President Trump has been presented in recent days with an expanded list of potential military options against Iran aimed at doing further damage to the country’s nuclear and missile facilities or weakening Iran’s supreme leader, according to multiple U.S. officials.
The options go beyond the proposals that Mr. Trump was considering two weeks ago as a means of following through on his promise to stop the killing of protesters by Iranian government security forces and affiliated militias, the officials said, speaking on the condition of anonymity to discuss potential military plans.

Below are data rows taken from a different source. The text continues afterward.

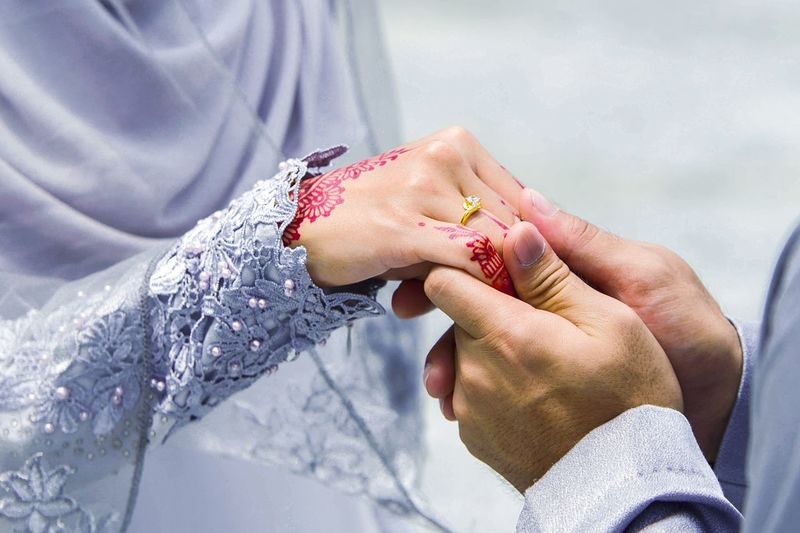 Cropped image of groom holding bride hand
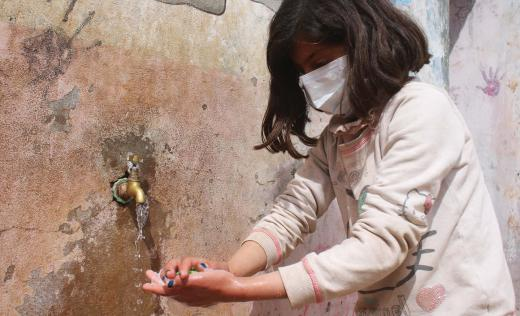 Tala*, 9 washing her hands in a camp in northern Idlib in Syria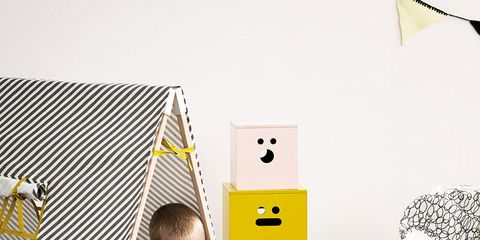 Room, Learning, Chest of drawers, Reading, Stuffed toy, Creative arts, Drawer, Toy, Paper product, Cardboard,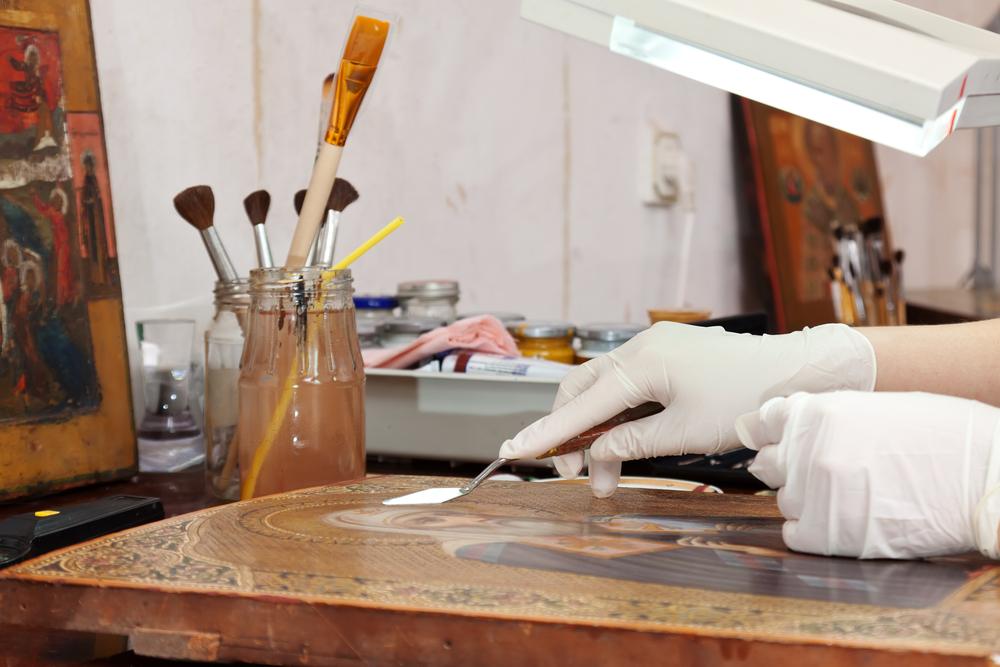 Artist's hand restoring icon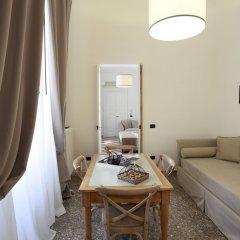 Апартаменты Santa Marta Suites & Apartments Лечче комната для гостей фото 4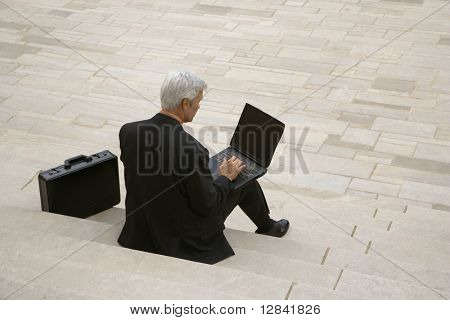 Back view of Caucasian middle aged businessman typing on laptop with briefcase sitting on steps outdoors.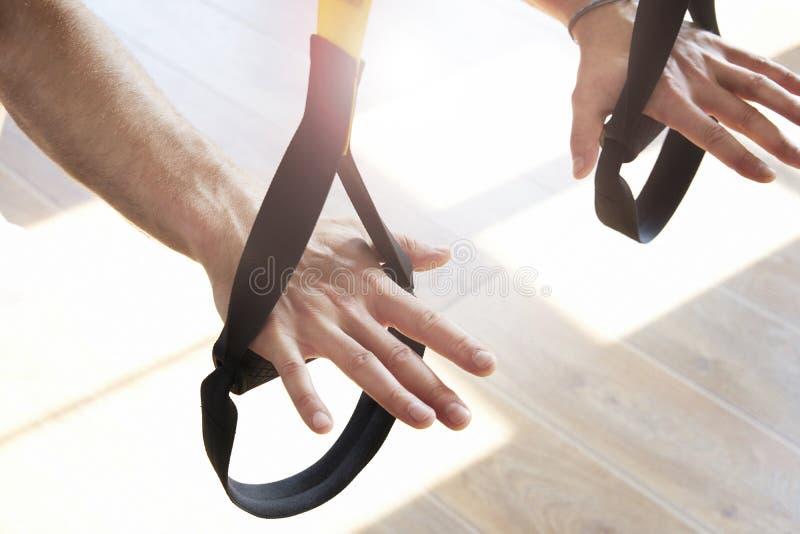 人特写镜头递做单独锻炼与在现代健身房俱乐部,锻炼唯一体育的健身传送带,晒黑发光 免版税库存图片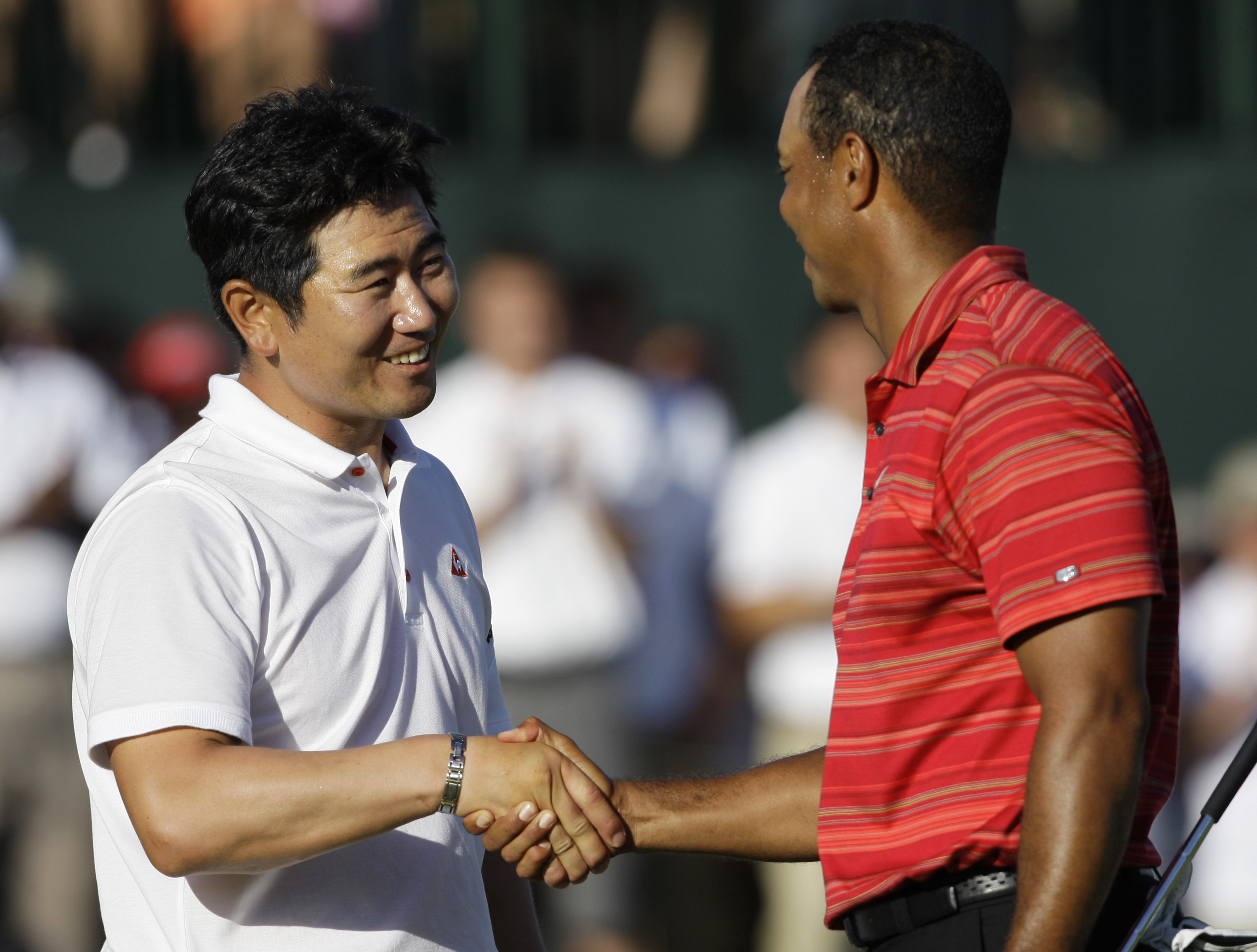 Y.E. Yang shakes the hand of Tiger Woods after defeating him at the PGA Championship.
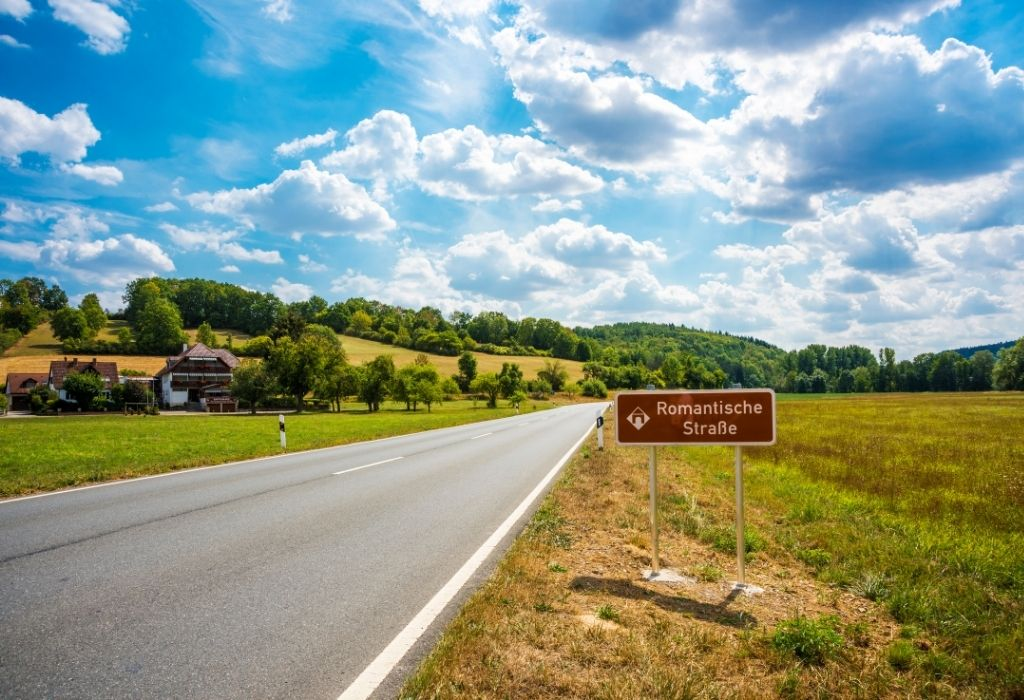"""Small country road in Bavaria through a field and a small group of houses  with a brown sign on the right """"Romanic Road"""""""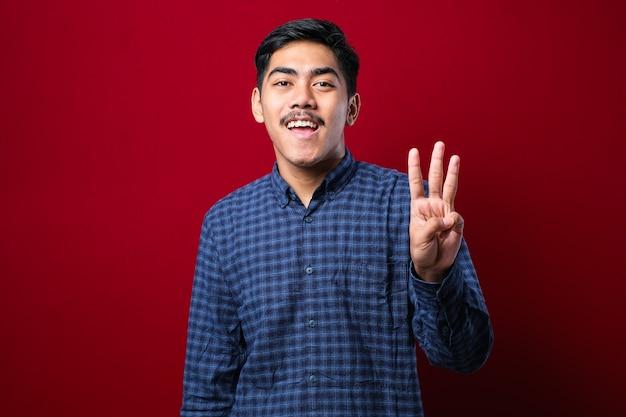 Knappe jonge man die vrijetijdskleding draagt en omhoog wijst met vingers nummer drie terwijl hij zelfverzekerd en gelukkig glimlacht over rode achtergrond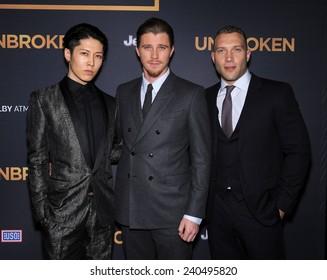 """LOS ANGELES - DEC 15:  Mayavi, Garrett Hedlund & Jai Courtney arrives to the """"Unbroken"""" US Premiere on December 15, 2014 in Hollywood, CA"""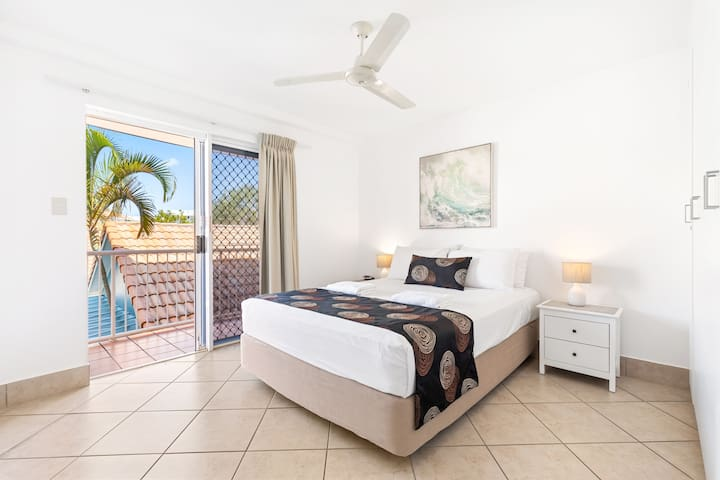 The master bedroom and enjoy a queen bed dressed in quality linen, built-in wardrobes, and direct access to a balcony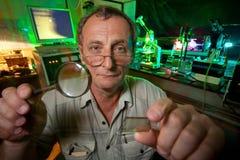Forskare med exponeringsglas, loupe poserar i hans laboratorium Arkivbilder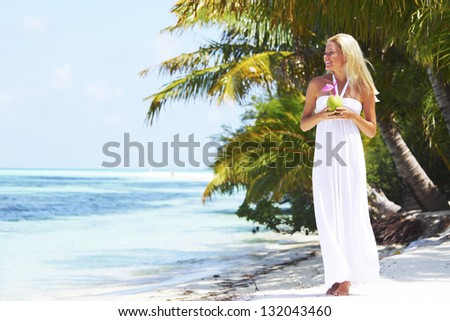 woman with a coconut cocktail on a tropical shore - stock photo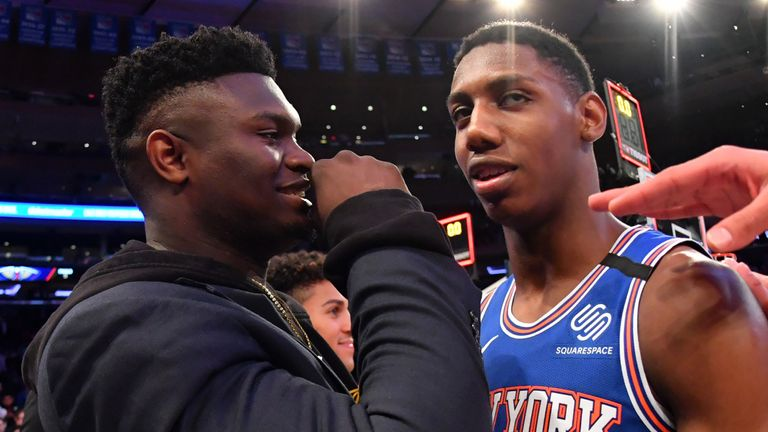 Zion Williamson shares a word with RJ Barrett before a Pelicans-Knicks game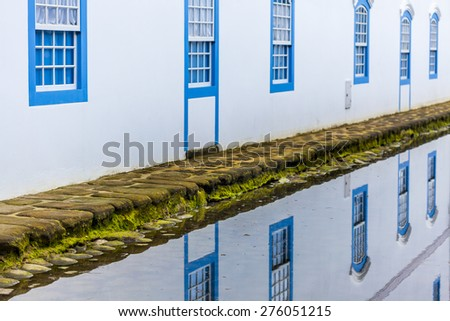 Paraty, Rio de Janeiro, Brazil. Every day the tide rises and seawater invades the city providing a unique natural spectacle. The streets become water mirrors that reflect all the beauty of the city. - stock photo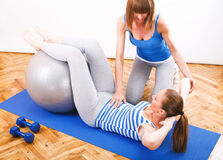 Exercising With a Personal Trainer Royalty Free Stock Images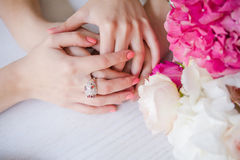 Hands of husband and wife Stock Photos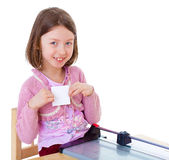 Little girl is cutting paper Stock Image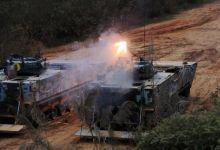 世界最快两栖战车展露强劲火力:我陆战队千里机动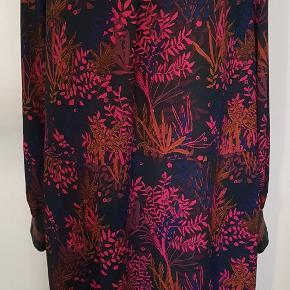 Super flot kjole i sort med smukt farverigt print, der passer fint til efteråret. Kjolen har læg ved halsudskæringen, lille åbning i ryggen med knaplukning, slids foran i højre side og ribærmer med en glimmer stribe. Kjolen er kun brugt ganske lidt og fremstår derfor næsten som ny 🌸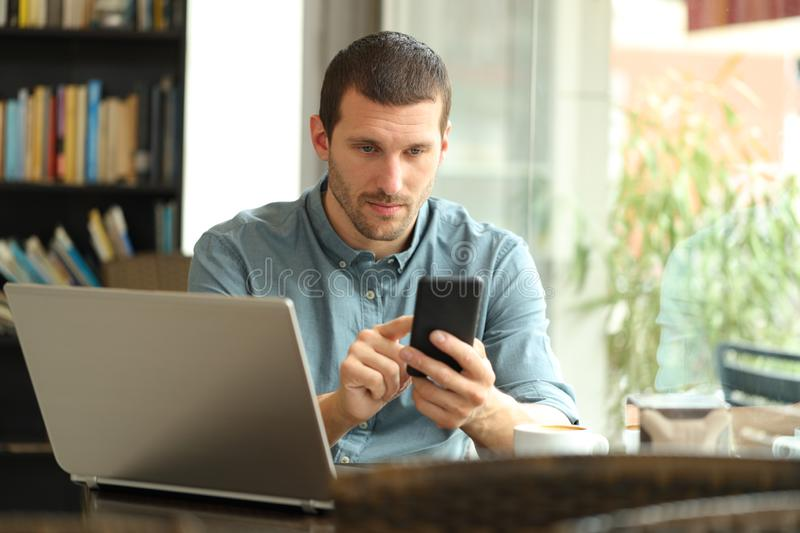 Serious man using smart phone and laptop in a bar. Serious man using smart phone and laptop sitting in a coffee shop royalty free stock photography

The current set of options even includes the potential for American forces to carry out raids on sites inside Iran, and it comes in a different context, now that the protests have been brutally quashed, at least for the time being.
Mr. Trump has been demanding that Iran take further steps to end its push to build a nuclear weapon and halt its support for proxies that have long targeted Israel and destabilized the Middle East. He and his top aides are weighing whether to make good on his threats of military action to achieve those goals and possibly bring about a change in government.
Mr. Trump has not yet authorized military action or chosen among the options presented by the Pentagon, officials said. The president remains open to finding a diplomatic solution and some officials acknowledged that telegraphing the threats of military action was intended to drive the Iranians into a negotiation. In recent days, he has mulled over whether regime change would be a viable option.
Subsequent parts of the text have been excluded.